Front page | perl.perl5.porters |
Postings from November 2010
[perl #79960] Setting $/ to read fixed records can corrupt valid UTF-8 input
Thread Next
From:
Nicholas Clark
Date:
November 29, 2010 10:17
Subject:
[perl #79960] Setting $/ to read fixed records can corrupt valid UTF-8 input
Message ID:
rt-3.6.HEAD-13564-1291046706-644.79960-75-0@perl.org
# New Ticket Created by Nicholas Clark
# Please include the string: [perl #79960]
# in the subject line of all future correspondence about this issue.
# <URL: http://rt.perl.org/rt3/Ticket/Display.html?id=79960 >
This is a bug report for perl from nick@ccl4.org,
generated with the help of perlbug 1.39 running under perl 5.13.7.
-----------------------------------------------------------------
[Please describe your issue here]
It's possible to get the perl interpreter to have corrupt internal state on
a valid UTF-8 input stream, by setting $/ to case fixed-length reads.
[Command-line -C7 sets UTF-8 on STD{IN,OUT,ERR}, and $/ = \4096 sets reads to
a fixed size of 4096]
$ ./perl -C7 -e 'print "\x{20AC}" x 1366' | ./perl -C7 -e '$/ = \4096; $_ = <>; printf "%s\n", length $_'
Malformed UTF-8 character (unexpected end of string) in length at -e line 1, <> chunk 1.
1365
Note that unlike other concerns with the utf8 layer not trapping *in*valid
input, this bug is for *valid* input.
Clearer to see is:
$ ./perl -C7 -e 'print "\x{20AC}"' | ./perl -C7 -e '$/ = \2; $_ = <>; printf "%s\n", length $_'
Malformed UTF-8 character (unexpected end of string) in length at -e line 1, <> chunk 1.
0
The input is truncated at 2 octets:
$ ./perl -C7 -e 'print "\x{20AC}"' | ./perl -C7 -Ilib -MDevel::Peek -e '$/ = \2; $_ = <>; Dump $_'
SV = PV(0xa1e090) at 0xa40f50
REFCNT = 1
FLAGS = (POK,pPOK,UTF8)
PV = 0xa3b3e0 "\342\202"\0 [UTF8 "\x{2080}"]
CUR = 2
LEN = 80
The dump should look like this:
$ ./perl -C7 -Ilib -MDevel::Peek -e 'Dump "\x{20AC}"'
SV = PV(0xa1e2a0) at 0xa33098
REFCNT = 1
FLAGS = (POK,READONLY,pPOK,UTF8)
PV = 0xa3aca0 "\342\202\254"\0 [UTF8 "\x{20ac}"]
CUR = 3
LEN = 16
Curiously there also seems to be range checking error in the dump code, as a
truncated pound sign causes a lot more grief:
$ ./perl -C7 -e 'print "\x{A3}"' | ./perl -Ilib -MDevel::Peek -C7 -we '$/ = \1; $_ = <>; Dump $_'
utf8 "\xC2" does not map to Unicode at -e line 1, <> chunk 1.

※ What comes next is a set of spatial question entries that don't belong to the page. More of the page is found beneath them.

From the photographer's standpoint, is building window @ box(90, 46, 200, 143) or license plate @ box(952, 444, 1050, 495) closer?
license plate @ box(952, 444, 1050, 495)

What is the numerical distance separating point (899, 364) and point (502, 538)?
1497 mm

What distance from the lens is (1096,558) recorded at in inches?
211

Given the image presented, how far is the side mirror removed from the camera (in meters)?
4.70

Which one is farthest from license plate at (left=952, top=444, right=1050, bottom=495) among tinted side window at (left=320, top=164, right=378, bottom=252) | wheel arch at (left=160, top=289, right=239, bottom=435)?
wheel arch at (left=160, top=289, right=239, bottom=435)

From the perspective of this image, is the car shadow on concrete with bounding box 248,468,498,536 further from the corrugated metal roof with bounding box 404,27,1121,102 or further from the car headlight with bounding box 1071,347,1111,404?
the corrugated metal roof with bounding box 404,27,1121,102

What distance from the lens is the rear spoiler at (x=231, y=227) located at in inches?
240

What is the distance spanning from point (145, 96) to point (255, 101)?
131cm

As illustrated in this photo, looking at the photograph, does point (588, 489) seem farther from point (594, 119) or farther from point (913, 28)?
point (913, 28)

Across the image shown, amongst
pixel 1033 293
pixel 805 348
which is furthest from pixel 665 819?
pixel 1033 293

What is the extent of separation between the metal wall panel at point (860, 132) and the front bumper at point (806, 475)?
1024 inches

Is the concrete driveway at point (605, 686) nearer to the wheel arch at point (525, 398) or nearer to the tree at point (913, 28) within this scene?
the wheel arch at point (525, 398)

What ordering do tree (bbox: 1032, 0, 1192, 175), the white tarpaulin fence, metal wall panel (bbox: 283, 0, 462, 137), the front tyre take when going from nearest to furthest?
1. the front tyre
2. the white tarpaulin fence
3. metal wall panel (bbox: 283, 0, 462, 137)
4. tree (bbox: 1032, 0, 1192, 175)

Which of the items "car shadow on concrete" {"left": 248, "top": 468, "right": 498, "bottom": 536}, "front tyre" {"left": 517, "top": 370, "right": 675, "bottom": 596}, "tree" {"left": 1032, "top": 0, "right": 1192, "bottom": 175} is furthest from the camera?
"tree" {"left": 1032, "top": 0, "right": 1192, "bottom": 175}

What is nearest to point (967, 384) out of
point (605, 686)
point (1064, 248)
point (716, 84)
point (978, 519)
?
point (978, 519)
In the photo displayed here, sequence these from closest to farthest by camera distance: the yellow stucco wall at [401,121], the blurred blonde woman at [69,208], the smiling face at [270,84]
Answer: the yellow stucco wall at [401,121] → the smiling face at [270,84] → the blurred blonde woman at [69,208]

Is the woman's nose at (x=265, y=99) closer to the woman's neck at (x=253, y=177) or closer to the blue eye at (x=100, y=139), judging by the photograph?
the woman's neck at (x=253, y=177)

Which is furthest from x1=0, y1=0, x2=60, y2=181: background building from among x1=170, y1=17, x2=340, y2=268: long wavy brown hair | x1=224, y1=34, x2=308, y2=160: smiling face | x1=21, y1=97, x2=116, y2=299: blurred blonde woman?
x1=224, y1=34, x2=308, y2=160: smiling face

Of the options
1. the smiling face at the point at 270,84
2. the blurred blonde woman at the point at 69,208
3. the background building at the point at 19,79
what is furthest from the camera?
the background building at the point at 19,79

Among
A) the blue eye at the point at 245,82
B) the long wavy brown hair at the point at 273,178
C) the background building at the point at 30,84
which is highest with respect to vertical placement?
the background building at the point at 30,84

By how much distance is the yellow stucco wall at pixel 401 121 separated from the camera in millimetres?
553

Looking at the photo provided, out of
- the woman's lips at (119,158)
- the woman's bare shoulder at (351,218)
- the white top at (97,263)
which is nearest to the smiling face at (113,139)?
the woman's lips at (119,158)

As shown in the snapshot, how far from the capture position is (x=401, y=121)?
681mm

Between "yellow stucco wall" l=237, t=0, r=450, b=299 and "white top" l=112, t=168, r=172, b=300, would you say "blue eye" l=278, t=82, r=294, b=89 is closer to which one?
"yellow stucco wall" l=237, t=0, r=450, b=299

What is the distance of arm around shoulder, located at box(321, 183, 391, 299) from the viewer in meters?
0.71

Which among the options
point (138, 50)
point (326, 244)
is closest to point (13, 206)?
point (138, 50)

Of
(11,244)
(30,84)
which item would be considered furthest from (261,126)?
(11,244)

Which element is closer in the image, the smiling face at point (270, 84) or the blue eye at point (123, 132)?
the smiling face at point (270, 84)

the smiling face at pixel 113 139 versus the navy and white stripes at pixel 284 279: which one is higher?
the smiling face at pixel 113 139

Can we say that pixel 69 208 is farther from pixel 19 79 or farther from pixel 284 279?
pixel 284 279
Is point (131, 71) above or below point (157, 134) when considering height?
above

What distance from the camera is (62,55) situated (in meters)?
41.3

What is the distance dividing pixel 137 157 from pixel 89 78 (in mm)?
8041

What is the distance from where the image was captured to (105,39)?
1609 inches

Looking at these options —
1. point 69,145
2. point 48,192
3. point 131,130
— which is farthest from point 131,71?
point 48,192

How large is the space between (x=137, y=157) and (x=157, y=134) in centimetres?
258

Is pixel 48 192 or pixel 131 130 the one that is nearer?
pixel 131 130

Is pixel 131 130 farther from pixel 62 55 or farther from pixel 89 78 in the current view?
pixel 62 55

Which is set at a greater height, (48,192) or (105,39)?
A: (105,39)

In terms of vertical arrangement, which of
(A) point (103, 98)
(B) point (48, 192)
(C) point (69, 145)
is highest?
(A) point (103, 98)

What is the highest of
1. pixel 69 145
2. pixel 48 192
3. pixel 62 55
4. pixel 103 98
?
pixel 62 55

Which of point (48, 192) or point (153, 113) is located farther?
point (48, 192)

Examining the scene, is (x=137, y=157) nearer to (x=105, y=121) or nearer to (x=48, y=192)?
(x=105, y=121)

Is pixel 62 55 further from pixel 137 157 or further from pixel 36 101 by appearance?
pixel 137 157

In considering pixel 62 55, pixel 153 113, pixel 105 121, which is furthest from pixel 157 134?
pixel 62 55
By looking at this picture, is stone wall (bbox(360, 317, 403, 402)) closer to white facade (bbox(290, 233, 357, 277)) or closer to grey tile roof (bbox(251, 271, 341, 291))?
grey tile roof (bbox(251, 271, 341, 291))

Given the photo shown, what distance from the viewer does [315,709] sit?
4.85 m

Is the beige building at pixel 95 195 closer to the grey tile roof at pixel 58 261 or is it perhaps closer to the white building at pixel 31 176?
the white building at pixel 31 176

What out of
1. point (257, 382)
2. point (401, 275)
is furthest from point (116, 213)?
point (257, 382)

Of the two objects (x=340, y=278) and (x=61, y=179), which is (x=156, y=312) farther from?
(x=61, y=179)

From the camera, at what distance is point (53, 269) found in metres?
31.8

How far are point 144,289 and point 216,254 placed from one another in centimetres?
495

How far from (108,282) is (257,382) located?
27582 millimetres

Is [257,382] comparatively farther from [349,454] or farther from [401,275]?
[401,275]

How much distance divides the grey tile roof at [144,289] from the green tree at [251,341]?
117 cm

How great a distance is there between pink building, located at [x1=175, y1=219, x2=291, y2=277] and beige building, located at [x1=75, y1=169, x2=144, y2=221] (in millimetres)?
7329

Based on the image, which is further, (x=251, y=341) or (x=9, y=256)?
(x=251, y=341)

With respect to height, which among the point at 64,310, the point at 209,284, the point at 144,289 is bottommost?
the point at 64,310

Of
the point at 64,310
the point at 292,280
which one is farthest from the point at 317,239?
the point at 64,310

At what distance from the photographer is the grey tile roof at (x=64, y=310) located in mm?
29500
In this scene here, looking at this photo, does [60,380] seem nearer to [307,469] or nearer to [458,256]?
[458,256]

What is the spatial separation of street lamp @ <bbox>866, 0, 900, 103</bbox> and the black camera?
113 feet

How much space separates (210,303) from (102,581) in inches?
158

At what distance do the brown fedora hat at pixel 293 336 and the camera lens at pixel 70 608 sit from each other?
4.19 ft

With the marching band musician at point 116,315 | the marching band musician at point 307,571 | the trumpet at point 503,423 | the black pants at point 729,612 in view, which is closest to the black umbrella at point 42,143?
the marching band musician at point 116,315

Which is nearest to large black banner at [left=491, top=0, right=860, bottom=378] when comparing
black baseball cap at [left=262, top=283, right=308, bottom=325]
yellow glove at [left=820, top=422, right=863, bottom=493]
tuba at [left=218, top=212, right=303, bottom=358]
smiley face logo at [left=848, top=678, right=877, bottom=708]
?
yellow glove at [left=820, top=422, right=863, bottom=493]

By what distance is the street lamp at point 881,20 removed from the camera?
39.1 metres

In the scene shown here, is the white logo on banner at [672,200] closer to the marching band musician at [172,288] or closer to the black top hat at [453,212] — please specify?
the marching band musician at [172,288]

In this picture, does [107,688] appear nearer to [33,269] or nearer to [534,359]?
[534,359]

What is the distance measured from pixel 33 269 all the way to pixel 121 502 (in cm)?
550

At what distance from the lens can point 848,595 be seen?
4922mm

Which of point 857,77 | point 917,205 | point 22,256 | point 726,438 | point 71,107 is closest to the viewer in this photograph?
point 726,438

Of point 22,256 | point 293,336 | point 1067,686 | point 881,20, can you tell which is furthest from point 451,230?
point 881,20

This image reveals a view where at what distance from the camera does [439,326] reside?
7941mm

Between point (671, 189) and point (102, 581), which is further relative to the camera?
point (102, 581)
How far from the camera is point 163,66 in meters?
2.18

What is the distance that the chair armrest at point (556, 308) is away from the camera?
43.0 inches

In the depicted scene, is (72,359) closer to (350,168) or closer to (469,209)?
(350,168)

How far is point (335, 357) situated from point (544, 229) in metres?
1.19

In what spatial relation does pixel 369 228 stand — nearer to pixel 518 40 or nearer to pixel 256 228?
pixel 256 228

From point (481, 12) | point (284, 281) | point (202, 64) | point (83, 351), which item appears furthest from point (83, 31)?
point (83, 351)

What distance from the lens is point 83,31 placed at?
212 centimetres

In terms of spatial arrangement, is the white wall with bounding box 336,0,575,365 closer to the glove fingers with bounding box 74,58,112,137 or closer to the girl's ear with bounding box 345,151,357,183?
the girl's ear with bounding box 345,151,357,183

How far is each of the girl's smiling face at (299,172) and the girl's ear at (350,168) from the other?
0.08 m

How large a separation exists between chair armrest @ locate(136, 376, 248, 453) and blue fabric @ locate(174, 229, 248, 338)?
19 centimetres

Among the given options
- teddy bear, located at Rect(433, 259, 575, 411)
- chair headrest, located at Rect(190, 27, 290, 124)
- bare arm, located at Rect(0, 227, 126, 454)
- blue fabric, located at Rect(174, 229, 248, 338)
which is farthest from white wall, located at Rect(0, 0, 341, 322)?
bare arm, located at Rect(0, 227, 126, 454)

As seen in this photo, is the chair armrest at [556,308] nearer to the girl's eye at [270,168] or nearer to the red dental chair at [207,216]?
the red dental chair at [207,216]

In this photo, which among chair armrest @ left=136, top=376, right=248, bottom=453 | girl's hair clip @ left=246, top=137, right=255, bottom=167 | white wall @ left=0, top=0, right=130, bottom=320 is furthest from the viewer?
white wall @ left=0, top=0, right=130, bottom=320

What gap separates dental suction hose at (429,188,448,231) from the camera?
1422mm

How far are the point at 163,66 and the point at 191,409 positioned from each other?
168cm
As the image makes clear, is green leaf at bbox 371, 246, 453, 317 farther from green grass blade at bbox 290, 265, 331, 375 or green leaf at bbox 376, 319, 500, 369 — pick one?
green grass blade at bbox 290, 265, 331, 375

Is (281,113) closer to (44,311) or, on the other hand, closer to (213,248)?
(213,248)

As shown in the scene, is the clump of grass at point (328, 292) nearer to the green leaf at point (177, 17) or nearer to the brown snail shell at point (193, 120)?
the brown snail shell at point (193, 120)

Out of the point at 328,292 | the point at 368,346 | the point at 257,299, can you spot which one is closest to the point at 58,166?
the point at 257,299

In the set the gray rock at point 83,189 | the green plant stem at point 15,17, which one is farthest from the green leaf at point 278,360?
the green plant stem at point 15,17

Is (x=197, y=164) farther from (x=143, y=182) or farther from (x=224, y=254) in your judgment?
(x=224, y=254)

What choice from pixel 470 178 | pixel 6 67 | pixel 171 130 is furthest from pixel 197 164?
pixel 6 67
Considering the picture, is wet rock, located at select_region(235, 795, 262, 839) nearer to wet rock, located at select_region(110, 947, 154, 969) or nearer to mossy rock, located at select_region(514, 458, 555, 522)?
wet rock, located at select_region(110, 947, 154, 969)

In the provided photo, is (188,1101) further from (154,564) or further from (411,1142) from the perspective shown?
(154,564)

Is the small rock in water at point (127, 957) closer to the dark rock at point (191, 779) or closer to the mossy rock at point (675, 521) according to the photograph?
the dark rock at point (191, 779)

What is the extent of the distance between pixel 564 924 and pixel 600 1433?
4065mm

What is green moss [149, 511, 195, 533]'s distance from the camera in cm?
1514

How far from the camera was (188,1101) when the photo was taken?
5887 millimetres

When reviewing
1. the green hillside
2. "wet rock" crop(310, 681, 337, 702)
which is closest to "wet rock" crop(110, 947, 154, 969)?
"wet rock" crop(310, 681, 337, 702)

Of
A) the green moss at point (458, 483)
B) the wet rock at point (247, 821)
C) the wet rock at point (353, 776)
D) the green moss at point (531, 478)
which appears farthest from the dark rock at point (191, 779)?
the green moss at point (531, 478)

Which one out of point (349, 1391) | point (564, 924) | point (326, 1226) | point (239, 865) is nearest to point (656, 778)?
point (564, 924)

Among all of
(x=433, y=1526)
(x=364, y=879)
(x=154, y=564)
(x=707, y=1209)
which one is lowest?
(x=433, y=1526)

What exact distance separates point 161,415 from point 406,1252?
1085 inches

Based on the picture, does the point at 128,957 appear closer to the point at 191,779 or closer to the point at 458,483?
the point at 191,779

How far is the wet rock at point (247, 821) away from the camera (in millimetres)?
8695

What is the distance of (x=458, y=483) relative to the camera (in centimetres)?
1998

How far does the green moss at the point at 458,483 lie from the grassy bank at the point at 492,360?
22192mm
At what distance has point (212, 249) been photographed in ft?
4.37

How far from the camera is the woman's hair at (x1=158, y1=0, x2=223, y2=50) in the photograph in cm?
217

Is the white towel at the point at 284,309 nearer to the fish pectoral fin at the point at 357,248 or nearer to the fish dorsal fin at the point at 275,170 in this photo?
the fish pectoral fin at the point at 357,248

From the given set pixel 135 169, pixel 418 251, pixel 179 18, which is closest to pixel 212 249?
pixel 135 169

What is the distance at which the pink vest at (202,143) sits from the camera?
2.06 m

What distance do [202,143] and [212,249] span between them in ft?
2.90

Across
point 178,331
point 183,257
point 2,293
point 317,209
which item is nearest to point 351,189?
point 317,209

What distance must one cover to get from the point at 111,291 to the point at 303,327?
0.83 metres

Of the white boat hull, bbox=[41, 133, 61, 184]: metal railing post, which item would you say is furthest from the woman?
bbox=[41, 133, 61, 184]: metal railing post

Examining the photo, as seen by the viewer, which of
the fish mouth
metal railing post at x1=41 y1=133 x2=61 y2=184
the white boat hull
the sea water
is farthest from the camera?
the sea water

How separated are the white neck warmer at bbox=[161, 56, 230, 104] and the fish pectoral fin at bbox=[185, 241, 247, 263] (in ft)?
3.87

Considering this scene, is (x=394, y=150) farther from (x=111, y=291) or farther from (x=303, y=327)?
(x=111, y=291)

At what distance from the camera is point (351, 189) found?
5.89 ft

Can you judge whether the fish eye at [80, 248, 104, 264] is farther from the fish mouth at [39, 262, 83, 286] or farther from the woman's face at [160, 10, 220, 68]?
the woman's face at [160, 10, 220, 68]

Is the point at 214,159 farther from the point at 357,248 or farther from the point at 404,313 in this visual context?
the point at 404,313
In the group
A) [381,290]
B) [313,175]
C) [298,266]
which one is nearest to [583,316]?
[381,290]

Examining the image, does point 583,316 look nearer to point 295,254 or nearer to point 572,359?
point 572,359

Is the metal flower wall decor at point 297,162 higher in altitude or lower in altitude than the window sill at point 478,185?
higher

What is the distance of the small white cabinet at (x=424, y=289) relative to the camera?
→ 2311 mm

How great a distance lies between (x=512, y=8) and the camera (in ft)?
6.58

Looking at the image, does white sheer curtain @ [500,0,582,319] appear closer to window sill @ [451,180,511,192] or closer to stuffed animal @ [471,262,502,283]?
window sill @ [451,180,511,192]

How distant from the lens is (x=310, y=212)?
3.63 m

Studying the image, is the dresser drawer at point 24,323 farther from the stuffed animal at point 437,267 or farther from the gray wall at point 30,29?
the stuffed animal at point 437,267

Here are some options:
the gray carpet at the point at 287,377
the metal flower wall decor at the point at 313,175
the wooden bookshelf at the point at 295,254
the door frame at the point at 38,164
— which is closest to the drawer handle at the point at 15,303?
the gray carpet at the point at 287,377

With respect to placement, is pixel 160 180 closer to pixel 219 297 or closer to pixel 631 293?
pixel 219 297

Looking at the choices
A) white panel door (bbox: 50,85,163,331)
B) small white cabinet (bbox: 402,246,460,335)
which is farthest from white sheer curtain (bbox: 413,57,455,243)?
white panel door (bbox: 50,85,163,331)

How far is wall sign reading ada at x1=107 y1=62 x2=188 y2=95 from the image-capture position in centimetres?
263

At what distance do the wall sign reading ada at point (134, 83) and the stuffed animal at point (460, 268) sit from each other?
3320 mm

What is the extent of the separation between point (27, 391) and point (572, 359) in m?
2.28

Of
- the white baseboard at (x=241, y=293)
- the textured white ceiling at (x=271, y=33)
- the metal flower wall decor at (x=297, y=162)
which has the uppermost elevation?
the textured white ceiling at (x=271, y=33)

SV = PV(0xa1e090) at 0xa40f50
REFCNT = 1
FLAGS = (POK,pPOK,UTF8)
PV = 0xa3b3e0 "\302"\0Malformed UTF-8 character (unexpected non-continuation byte 0x00, immediately after start byte 0xc2) in subroutine entry at -e line 1, <> chunk 1.
[UTF8 "\x{0}"]
CUR = 1
LEN = 80
The relevant code for this problem is in S_sv_gets_read_record().
[I refactored it out of Perl_sv_gets() earlier today]
It's not immediately obvious to me what the correct solution is.
On the one hand, the user asked for a fixed record length, and on VMS we use
a record based file API, so we could try to honour that either by
a: refusing to read on UTF-8 file handles. (make it croak)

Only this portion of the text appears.